The gigantic hole drilled in the bottom of the ocean in the Gulf of Mexico, about one mile below the surface, continues to spew oil as a result of a component in the towering oil rig. Until the flow is exhausted on its own or somehow plugged, we will probably witness one of the worse "engineered failures" since the industrial revolution began about 200 years ago. It may become the worse failure ever because the consequences are so devastating to all life, plant and animal, human and otherwise. All life poisoned by the organic chemicals contained in the gushing oil will die or become diseased. Death will occurs as plants and sea animals and birds ingest and are coated with the poisons. Fresh water supplies will gradually become contaminated with carcinogenic toxins contained in the crude oil as natural poison and carcinogenic chemicals are released into the environment. The wetlands will become progressively contaminated, and toxic rain water that picks up evaporating toxins from the ocean surface laden with dispersed and wave driven oil will contaminate inland areas as well as the shores. Eventually all life near shores where the oil poisons are washed will become too dangerous to occupy. This scenario is already evident in parts of Louisiana and is also becoming evident elsewhere along the gulf shores as the oil poisons are driven by ocean currents, wind, and poison rain and evaporating vapors.

Perhaps this " inevitable engineered oil disaster" will stimulate our understanding of the fragile nature of our dependence upon the Earth's environment and the sustenance of all life. We cannot continue to ignore or pretend the consequences of our blind acceptance of any technology as if it is always beneficial. Engineering can be and is often beneficial if used appropriately. Risk always prevail, and inevitable failure of all engineered devices and things can and will occur. We must understand the risk and prevent environmental disasters by never allowing the engineering of anything whose failure can threaten our very environment, upon which we all depend. This is everybody's responsibility. Do not allow politicians to tell you what is right or wrong environmentally. Think for yourself and always demand a path toward a cleaner environment where life can flourish and the oceans, lakes, rivers, aquifers, lands, and air can support life.

We must control the spread of technology and engineering for the sake of profit and pleasure and war. We must learn to apply technology and engineering for the benefit not the detriment of life. We all must work to restore our environment to a more natural condition, and prevent stupid and greedy exploitation of the Earth's natural resources for the benefit of the few. We must defend Earth's environment and try to restore it for future generations.
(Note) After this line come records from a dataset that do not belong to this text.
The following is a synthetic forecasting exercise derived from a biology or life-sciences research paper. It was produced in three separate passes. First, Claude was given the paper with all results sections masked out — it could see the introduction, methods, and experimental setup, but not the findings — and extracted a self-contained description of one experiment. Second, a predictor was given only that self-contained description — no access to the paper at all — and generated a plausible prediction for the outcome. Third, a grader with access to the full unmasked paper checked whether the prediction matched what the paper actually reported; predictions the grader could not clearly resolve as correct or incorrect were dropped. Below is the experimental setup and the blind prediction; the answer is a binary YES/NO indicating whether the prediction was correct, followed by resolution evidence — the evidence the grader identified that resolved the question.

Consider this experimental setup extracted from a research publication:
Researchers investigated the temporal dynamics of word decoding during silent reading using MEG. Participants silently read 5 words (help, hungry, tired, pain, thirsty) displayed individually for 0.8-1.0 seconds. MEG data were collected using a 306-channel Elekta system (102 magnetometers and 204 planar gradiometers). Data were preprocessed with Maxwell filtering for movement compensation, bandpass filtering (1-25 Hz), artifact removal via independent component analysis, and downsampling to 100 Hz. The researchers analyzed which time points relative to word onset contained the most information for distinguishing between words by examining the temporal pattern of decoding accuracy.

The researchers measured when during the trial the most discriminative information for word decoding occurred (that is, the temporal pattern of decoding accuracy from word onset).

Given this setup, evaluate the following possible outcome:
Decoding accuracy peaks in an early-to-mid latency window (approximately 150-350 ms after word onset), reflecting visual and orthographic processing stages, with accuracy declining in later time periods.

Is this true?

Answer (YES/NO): YES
If we can learn this from the Gulf engineering oil failure we will see a new day when environmental protection and sustenance becomes the highest human priority! We must, because without a safe and clean environment all life may perish.

2 comments:

Craig and Kathy said...

THe governor of Louisiana in the last presidential election was shouting "Drill Baby Drill" at the Republican convention. I'm wondering if his constituents are remembering that now as the oil is polluting the beaches and wetlands of their state. AND....this governor wants to run for President. So...NOW...he is blaming Obama! Unfortunately, few lessons are learned from this kind of disastrous "accident".....There are another 6,000 rigs off the coast of these United States in the Gulf....Are they being inspected? Hmmmm? craig

Unknown said...

Thanks Craig and Kathy, Inept politicians like inept corporate execs and engineers share the same malady--stupid greed and self interest galore--. Inspections are fine but insufficient. Rigs must not be allowed to operate in the deep seas unless experimentally proven technology is capable of shutting the flow of oil at any time and independent of the primary control mechanisms.